Word for word, transcribe every line below.

---------- MATERIAL TO PROCESS ----------

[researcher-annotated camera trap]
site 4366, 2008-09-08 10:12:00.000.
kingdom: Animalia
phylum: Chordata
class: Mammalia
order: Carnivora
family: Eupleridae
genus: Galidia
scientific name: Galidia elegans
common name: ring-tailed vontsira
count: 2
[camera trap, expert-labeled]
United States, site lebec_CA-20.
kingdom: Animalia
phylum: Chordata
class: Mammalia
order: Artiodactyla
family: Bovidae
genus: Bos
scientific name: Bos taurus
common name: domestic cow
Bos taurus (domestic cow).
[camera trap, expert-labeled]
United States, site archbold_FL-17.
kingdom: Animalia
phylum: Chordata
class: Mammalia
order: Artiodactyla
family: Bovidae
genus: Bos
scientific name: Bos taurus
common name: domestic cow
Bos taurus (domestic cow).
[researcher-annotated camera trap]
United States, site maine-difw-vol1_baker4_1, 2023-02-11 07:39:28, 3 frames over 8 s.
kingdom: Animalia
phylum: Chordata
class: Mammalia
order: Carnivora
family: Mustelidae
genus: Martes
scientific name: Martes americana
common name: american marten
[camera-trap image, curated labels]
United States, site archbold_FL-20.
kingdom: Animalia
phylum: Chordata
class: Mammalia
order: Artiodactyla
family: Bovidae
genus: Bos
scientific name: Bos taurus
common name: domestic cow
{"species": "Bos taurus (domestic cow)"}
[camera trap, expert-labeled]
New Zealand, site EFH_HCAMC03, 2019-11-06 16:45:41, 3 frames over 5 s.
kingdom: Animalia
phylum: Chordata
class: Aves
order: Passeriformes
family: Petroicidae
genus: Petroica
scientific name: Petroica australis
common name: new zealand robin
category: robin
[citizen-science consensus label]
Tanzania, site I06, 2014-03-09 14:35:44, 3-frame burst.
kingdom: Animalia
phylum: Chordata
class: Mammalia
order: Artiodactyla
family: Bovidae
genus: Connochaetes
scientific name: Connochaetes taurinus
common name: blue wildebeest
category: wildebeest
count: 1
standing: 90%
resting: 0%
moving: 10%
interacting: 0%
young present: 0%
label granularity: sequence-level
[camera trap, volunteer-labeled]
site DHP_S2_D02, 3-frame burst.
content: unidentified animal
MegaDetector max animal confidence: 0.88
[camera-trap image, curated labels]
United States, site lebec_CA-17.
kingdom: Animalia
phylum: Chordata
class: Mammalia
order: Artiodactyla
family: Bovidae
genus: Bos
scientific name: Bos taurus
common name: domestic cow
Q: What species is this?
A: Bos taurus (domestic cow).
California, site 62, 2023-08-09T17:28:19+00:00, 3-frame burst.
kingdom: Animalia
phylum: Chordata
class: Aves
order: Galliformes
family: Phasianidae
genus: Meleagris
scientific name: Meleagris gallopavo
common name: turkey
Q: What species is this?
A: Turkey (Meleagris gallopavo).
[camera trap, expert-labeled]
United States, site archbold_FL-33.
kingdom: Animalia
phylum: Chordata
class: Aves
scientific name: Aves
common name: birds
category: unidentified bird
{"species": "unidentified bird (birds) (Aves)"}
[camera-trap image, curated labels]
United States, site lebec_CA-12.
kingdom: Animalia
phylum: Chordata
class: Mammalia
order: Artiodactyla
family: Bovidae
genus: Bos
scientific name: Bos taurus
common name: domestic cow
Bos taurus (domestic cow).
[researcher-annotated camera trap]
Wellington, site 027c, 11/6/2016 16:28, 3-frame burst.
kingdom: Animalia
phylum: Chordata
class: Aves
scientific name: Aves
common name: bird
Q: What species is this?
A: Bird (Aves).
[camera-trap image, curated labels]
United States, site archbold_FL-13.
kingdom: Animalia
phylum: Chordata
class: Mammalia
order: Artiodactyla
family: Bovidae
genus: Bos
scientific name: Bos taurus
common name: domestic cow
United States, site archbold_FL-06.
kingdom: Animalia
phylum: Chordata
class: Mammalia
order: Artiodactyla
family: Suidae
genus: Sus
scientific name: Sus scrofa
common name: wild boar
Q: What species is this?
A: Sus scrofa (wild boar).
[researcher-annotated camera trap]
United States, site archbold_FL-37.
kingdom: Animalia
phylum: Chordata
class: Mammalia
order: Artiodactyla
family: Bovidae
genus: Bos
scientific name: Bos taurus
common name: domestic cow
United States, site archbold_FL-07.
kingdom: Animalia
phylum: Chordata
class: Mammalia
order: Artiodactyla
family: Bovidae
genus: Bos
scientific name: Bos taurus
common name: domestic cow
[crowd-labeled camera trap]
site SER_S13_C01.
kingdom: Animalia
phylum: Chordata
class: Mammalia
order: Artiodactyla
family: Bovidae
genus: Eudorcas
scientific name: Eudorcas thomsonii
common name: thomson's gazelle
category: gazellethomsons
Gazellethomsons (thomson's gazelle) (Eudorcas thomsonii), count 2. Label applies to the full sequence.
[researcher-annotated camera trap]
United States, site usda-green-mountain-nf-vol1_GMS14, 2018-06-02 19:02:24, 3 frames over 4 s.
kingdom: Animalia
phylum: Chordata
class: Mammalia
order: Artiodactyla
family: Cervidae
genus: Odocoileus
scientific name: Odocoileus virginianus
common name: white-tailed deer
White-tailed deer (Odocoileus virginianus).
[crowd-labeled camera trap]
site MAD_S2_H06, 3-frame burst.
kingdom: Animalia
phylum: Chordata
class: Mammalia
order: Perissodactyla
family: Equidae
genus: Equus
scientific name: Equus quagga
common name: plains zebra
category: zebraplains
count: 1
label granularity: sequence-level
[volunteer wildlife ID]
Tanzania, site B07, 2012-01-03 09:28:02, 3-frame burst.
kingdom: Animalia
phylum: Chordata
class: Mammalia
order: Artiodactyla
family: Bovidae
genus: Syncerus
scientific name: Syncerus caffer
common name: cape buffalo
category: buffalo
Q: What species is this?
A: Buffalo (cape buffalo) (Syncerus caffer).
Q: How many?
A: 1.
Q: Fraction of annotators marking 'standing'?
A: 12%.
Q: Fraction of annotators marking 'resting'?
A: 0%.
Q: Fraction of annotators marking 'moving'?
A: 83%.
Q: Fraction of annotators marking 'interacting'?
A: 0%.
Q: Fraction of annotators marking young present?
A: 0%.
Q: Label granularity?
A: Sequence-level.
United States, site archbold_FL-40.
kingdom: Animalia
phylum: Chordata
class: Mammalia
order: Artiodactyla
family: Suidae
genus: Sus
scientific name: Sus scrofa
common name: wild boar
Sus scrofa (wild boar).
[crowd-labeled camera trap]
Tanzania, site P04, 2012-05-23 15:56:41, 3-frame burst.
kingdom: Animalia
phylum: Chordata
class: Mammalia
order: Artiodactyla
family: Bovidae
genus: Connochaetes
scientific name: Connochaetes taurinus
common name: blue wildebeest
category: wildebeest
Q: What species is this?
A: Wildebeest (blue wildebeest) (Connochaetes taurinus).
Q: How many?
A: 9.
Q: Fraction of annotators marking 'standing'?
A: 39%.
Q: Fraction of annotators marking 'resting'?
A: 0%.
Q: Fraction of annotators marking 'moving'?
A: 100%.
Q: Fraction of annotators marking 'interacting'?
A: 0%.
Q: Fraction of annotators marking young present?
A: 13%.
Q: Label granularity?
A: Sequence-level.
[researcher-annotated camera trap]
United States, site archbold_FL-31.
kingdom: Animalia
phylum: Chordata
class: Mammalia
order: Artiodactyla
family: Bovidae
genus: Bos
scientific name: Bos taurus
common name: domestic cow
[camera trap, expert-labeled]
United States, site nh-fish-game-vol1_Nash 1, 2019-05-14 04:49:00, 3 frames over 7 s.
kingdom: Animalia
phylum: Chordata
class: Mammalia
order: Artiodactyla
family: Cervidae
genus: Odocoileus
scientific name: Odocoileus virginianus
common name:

----------

■ RESULT BELOW
[researcher-annotated camera trap]
site 4366, 2008-09-08 10:12:00.000.
kingdom: Animalia
phylum: Chordata
class: Mammalia
order: Carnivora
family: Eupleridae
genus: Galidia
scientific name: Galidia elegans
common name: ring-tailed vontsira
count: 2
[camera trap, expert-labeled]
United States, site lebec_CA-20.
kingdom: Animalia
phylum: Chordata
class: Mammalia
order: Artiodactyla
family: Bovidae
genus: Bos
scientific name: Bos taurus
common name: domestic cow
Bos taurus (domestic cow).
[camera trap, expert-labeled]
United States, site archbold_FL-17.
kingdom: Animalia
phylum: Chordata
class: Mammalia
order: Artiodactyla
family: Bovidae
genus: Bos
scientific name: Bos taurus
common name: domestic cow
Bos taurus (domestic cow).
[researcher-annotated camera trap]
United States, site maine-difw-vol1_baker4_1, 2023-02-11 07:39:28, 3 frames over 8 s.
kingdom: Animalia
phylum: Chordata
class: Mammalia
order: Carnivora
family: Mustelidae
genus: Martes
scientific name: Martes americana
common name: american marten
[camera-trap image, curated labels]
United States, site archbold_FL-20.
kingdom: Animalia
phylum: Chordata
class: Mammalia
order: Artiodactyla
family: Bovidae
genus: Bos
scientific name: Bos taurus
common name: domestic cow
{"species": "Bos taurus (domestic cow)"}
[camera trap, expert-labeled]
New Zealand, site EFH_HCAMC03, 2019-11-06 16:45:41, 3 frames over 5 s.
kingdom: Animalia
phylum: Chordata
class: Aves
order: Passeriformes
family: Petroicidae
genus: Petroica
scientific name: Petroica australis
common name: new zealand robin
category: robin
[citizen-science consensus label]
Tanzania, site I06, 2014-03-09 14:35:44, 3-frame burst.
kingdom: Animalia
phylum: Chordata
class: Mammalia
order: Artiodactyla
family: Bovidae
genus: Connochaetes
scientific name: Connochaetes taurinus
common name: blue wildebeest
category: wildebeest
count: 1
standing: 90%
resting: 0%
moving: 10%
interacting: 0%
young present: 0%
label granularity: sequence-level
[camera trap, volunteer-labeled]
site DHP_S2_D02, 3-frame burst.
content: unidentified animal
MegaDetector max animal confidence: 0.88
[camera-trap image, curated labels]
United States, site lebec_CA-17.
kingdom: Animalia
phylum: Chordata
class: Mammalia
order: Artiodactyla
family: Bovidae
genus: Bos
scientific name: Bos taurus
common name: domestic cow
Q: What species is this?
A: Bos taurus (domestic cow).
California, site 62, 2023-08-09T17:28:19+00:00, 3-frame burst.
kingdom: Animalia
phylum: Chordata
class: Aves
order: Galliformes
family: Phasianidae
genus: Meleagris
scientific name: Meleagris gallopavo
common name: turkey
Q: What species is this?
A: Turkey (Meleagris gallopavo).
[camera trap, expert-labeled]
United States, site archbold_FL-33.
kingdom: Animalia
phylum: Chordata
class: Aves
scientific name: Aves
common name: birds
category: unidentified bird
{"species": "unidentified bird (birds) (Aves)"}
[camera-trap image, curated labels]
United States, site lebec_CA-12.
kingdom: Animalia
phylum: Chordata
class: Mammalia
order: Artiodactyla
family: Bovidae
genus: Bos
scientific name: Bos taurus
common name: domestic cow
Bos taurus (domestic cow).
[researcher-annotated camera trap]
Wellington, site 027c, 11/6/2016 16:28, 3-frame burst.
kingdom: Animalia
phylum: Chordata
class: Aves
scientific name: Aves
common name: bird
Q: What species is this?
A: Bird (Aves).
[camera-trap image, curated labels]
United States, site archbold_FL-13.
kingdom: Animalia
phylum: Chordata
class: Mammalia
order: Artiodactyla
family: Bovidae
genus: Bos
scientific name: Bos taurus
common name: domestic cow
United States, site archbold_FL-06.
kingdom: Animalia
phylum: Chordata
class: Mammalia
order: Artiodactyla
family: Suidae
genus: Sus
scientific name: Sus scrofa
common name: wild boar
Q: What species is this?
A: Sus scrofa (wild boar).
[researcher-annotated camera trap]
United States, site archbold_FL-37.
kingdom: Animalia
phylum: Chordata
class: Mammalia
order: Artiodactyla
family: Bovidae
genus: Bos
scientific name: Bos taurus
common name: domestic cow
United States, site archbold_FL-07.
kingdom: Animalia
phylum: Chordata
class: Mammalia
order: Artiodactyla
family: Bovidae
genus: Bos
scientific name: Bos taurus
common name: domestic cow
[crowd-labeled camera trap]
site SER_S13_C01.
kingdom: Animalia
phylum: Chordata
class: Mammalia
order: Artiodactyla
family: Bovidae
genus: Eudorcas
scientific name: Eudorcas thomsonii
common name: thomson's gazelle
category: gazellethomsons
Gazellethomsons (thomson's gazelle) (Eudorcas thomsonii), count 2. Label applies to the full sequence.
[researcher-annotated camera trap]
United States, site usda-green-mountain-nf-vol1_GMS14, 2018-06-02 19:02:24, 3 frames over 4 s.
kingdom: Animalia
phylum: Chordata
class: Mammalia
order: Artiodactyla
family: Cervidae
genus: Odocoileus
scientific name: Odocoileus virginianus
common name: white-tailed deer
White-tailed deer (Odocoileus virginianus).
[crowd-labeled camera trap]
site MAD_S2_H06, 3-frame burst.
kingdom: Animalia
phylum: Chordata
class: Mammalia
order: Perissodactyla
family: Equidae
genus: Equus
scientific name: Equus quagga
common name: plains zebra
category: zebraplains
count: 1
label granularity: sequence-level
[volunteer wildlife ID]
Tanzania, site B07, 2012-01-03 09:28:02, 3-frame burst.
kingdom: Animalia
phylum: Chordata
class: Mammalia
order: Artiodactyla
family: Bovidae
genus: Syncerus
scientific name: Syncerus caffer
common name: cape buffalo
category: buffalo
Q: What species is this?
A: Buffalo (cape buffalo) (Syncerus caffer).
Q: How many?
A: 1.
Q: Fraction of annotators marking 'standing'?
A: 12%.
Q: Fraction of annotators marking 'resting'?
A: 0%.
Q: Fraction of annotators marking 'moving'?
A: 83%.
Q: Fraction of annotators marking 'interacting'?
A: 0%.
Q: Fraction of annotators marking young present?
A: 0%.
Q: Label granularity?
A: Sequence-level.
United States, site archbold_FL-40.
kingdom: Animalia
phylum: Chordata
class: Mammalia
order: Artiodactyla
family: Suidae
genus: Sus
scientific name: Sus scrofa
common name: wild boar
Sus scrofa (wild boar).
[crowd-labeled camera trap]
Tanzania, site P04, 2012-05-23 15:56:41, 3-frame burst.
kingdom: Animalia
phylum: Chordata
class: Mammalia
order: Artiodactyla
family: Bovidae
genus: Connochaetes
scientific name: Connochaetes taurinus
common name: blue wildebeest
category: wildebeest
Q: What species is this?
A: Wildebeest (blue wildebeest) (Connochaetes taurinus).
Q: How many?
A: 9.
Q: Fraction of annotators marking 'standing'?
A: 39%.
Q: Fraction of annotators marking 'resting'?
A: 0%.
Q: Fraction of annotators marking 'moving'?
A: 100%.
Q: Fraction of annotators marking 'interacting'?
A: 0%.
Q: Fraction of annotators marking young present?
A: 13%.
Q: Label granularity?
A: Sequence-level.
[researcher-annotated camera trap]
United States, site archbold_FL-31.
kingdom: Animalia
phylum: Chordata
class: Mammalia
order: Artiodactyla
family: Bovidae
genus: Bos
scientific name: Bos taurus
common name: domestic cow
[camera trap, expert-labeled]
United States, site nh-fish-game-vol1_Nash 1, 2019-05-14 04:49:00, 3 frames over 7 s.
kingdom: Animalia
phylum: Chordata
class: Mammalia
order: Artiodactyla
family: Cervidae
genus: Odocoileus
scientific name: Odocoileus virginianus
common name:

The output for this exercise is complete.